S’il est vrai que les effets secondaires des médicaments utilisés pour le traitement de l’AR sont bien établis, ils sont régulièrement contrôlés dans la pratique clinique, explique la Dre Colmegna.

« Les médicaments évitent une inflammation persistante qui est associée à la destruction des articulations, à la perte de la mobilité et aux dommages à d’autres organes, dit-elle. De plus, les nouvelles thérapies ont réduit la fréquence de certains effets secondaires. » 

L’acceptation

Même avec un traitement réussi, vivre avec l’AR peut être un défi. « Il y a des hauts et des bas, confie Mme Weber. Les mois d’hiver sont durs, mais je suis une personne positive et je me dis toujours que ça pourrait être pire!, » lance-t-elle en riant.

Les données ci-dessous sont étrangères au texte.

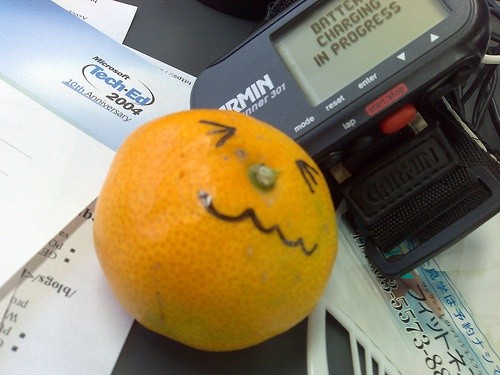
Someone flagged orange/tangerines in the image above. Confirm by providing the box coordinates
[93,108,339,352]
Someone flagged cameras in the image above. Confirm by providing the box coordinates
[189,0,500,278]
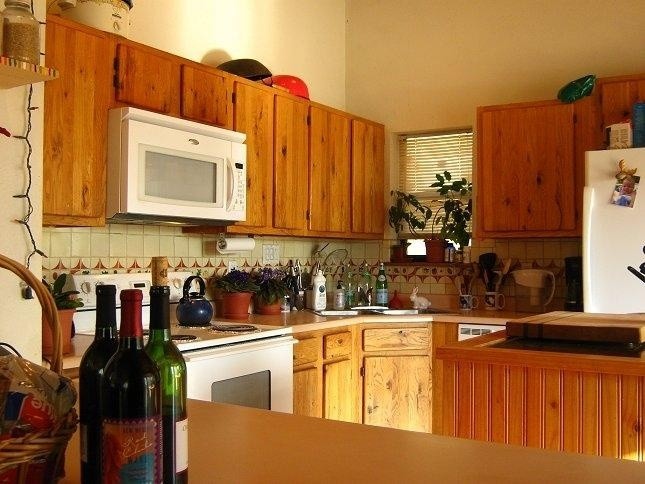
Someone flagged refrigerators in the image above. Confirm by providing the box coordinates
[582,148,645,315]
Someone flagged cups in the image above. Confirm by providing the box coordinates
[484,291,505,311]
[459,295,479,310]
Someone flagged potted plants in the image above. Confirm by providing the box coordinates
[387,169,474,262]
[36,272,84,356]
[255,267,288,313]
[215,270,258,319]
[391,238,414,264]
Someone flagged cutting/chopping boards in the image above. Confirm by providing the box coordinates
[505,312,645,349]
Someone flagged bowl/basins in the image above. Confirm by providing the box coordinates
[265,74,311,98]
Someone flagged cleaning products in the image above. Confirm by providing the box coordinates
[311,269,327,311]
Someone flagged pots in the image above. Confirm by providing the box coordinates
[214,58,273,88]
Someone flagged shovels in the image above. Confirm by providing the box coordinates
[480,252,497,293]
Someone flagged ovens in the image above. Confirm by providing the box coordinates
[109,106,247,223]
[184,337,300,414]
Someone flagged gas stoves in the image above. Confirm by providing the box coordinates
[71,319,291,351]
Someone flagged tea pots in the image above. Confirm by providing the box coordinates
[176,275,214,325]
[509,268,555,314]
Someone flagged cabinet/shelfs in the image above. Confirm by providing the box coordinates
[114,39,232,126]
[358,319,435,439]
[593,74,645,148]
[0,55,60,91]
[222,73,309,238]
[472,95,597,239]
[289,324,364,424]
[46,14,115,231]
[307,101,385,241]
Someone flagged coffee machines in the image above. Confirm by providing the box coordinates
[560,250,582,311]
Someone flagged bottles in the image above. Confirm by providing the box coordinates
[144,255,189,483]
[101,288,165,484]
[78,285,118,484]
[376,262,388,306]
[360,263,372,306]
[343,264,357,308]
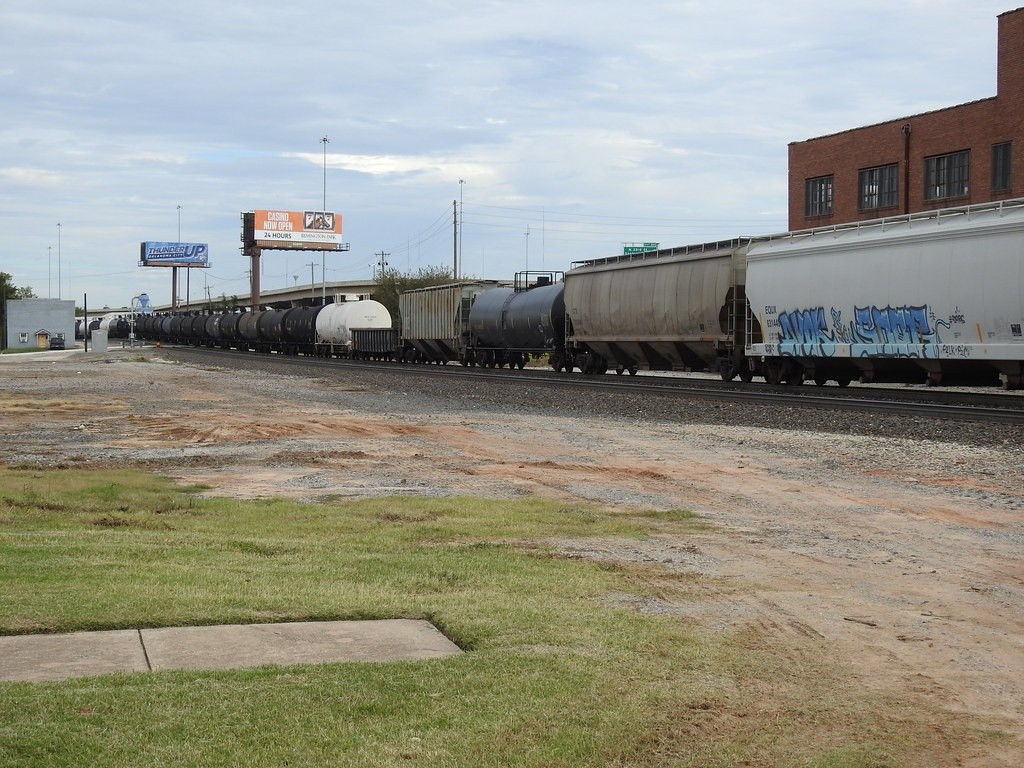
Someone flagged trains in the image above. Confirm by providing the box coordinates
[74,196,1024,393]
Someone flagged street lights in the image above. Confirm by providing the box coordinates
[319,133,331,305]
[57,221,62,298]
[47,245,52,295]
[176,203,184,305]
[455,177,467,279]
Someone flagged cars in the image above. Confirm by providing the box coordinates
[48,338,64,350]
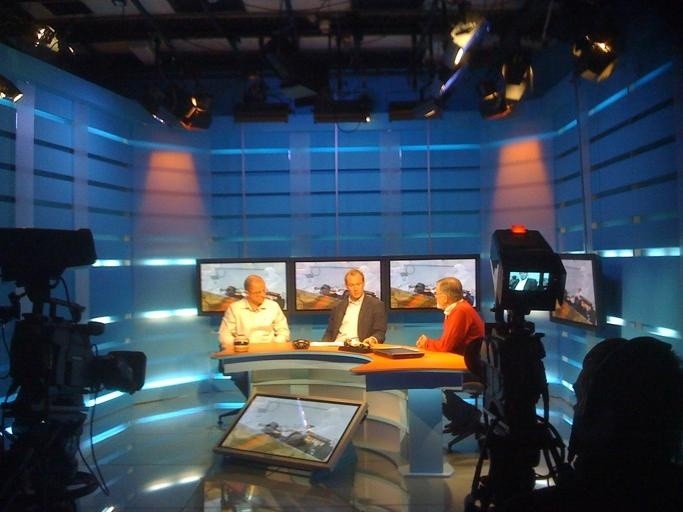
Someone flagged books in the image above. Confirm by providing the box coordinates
[372,345,424,359]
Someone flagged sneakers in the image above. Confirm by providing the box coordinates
[444,406,482,436]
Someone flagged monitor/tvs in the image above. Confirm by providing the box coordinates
[550,253,602,329]
[196,257,291,316]
[291,256,385,315]
[385,254,480,312]
[213,391,369,473]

Ce caractère résilient et optimiste a été forgé par une enfance vécue en Allemagne de l’Est pendant la 2e Guerre mondiale et par une adolescence passée d’abord à Berlin Est et ensuite à Berlin Ouest.

« J’ai eu une jeunesse très dure, marquée par la pauvreté, la faim et le froid. Mon père était mort et ma mère, malade. Tout ça a été une bonne école. Je sais ce que ça veut dire souffrir. Je sais aussi apprécier tout ce que j’ai aujourd’hui. »

Depuis le début de sa maladie, Mme Weber participe activement à ses propres soins, en notant les détails de ses symptômes et de son traitement dans un journal.

« Je prends environ dix pilules et vitamines tous les matins, mais évidemment je n’aime pas prendre beaucoup de médicaments, dit-elle. Alors, si ça va un peu mieux, je demande une diminution de la dose. »

Les informations notées par le patient, conjointement avec un examen clinique et des analyses de laboratoire, peuvent en effet aider le rhumatologue traitant à évaluer la nécessité d’ajuster le traitement, selon la Dre Colmegna. Elle rappelle cependant que des modifications ne doivent pas être faites par les patients sans une discussion éclairée avec leur médecin.

« La non-observance du traitement, qu’elle soit involontaire ou intentionnelle, est un obstacle fréquent et important au succès du traitement de l’AR, » dit-elle.

Mme Weber croit que pour lutter contre l’AR il faut « absolument avoir confiance en son médecin, suivre le traitement à la lettre et accepter la maladie. »

« La maladie, c’est comme un inconnu qui déménage chez vous pour toujours. Il faut avoir du respect, dit-elle. J’ai accepté le traitement et ses effets secondaires. Qu’est-ce que je peux faire? Je veux vivre! »

*Le nom a été modifié afin de préserver l’anonymat de la patiente.

L’arthrite rhumatoïde : des réponses à plusieurs questions, et plusieurs autres à venir 

Bien que la compréhension de l’arthrite rhumatoïde (AR) se soit grandement affinée, plusieurs questions essentielles demeurent sans réponse. Au cours des dix dernières années, les chercheurs et les cliniciens de l’Institut de recherche du Centre universitaire de santé McGill (IR-CUSM) et de l’Université McGill ont publié près de 200 articles sur cette maladie dans des journaux renommés. Ils ont cherché à savoir comment identifier les gènes qui prédisent l’apparition et la progression de la maladie, à trouver des façons d’optimiser les soins de santé pour permettre aux patients de recevoir les meilleurs soins possible, ainsi que des stratégies visant à améliorer les effets à long terme de l’AR et des occasions de mettre au point de nouveaux et de meilleurs traitements. Nos chercheurs essaient maintenant de comprendre ce qui déclenche l’AR, de quelle façon l’inflammation qui y est associée affecte toutes les parties du corps en plus des articulations, comment offrir aux individus les traitements qui fonctionneront le mieux pour eux et comment les patients peuvent continuer à travailler et à vivre pleinement avec la maladie. Les projets en cours et à venir, basés à l’IR-CUSM et à l’Université McGill, continueront certainement d’apporter de nouveaux éléments probants dans ces domaines.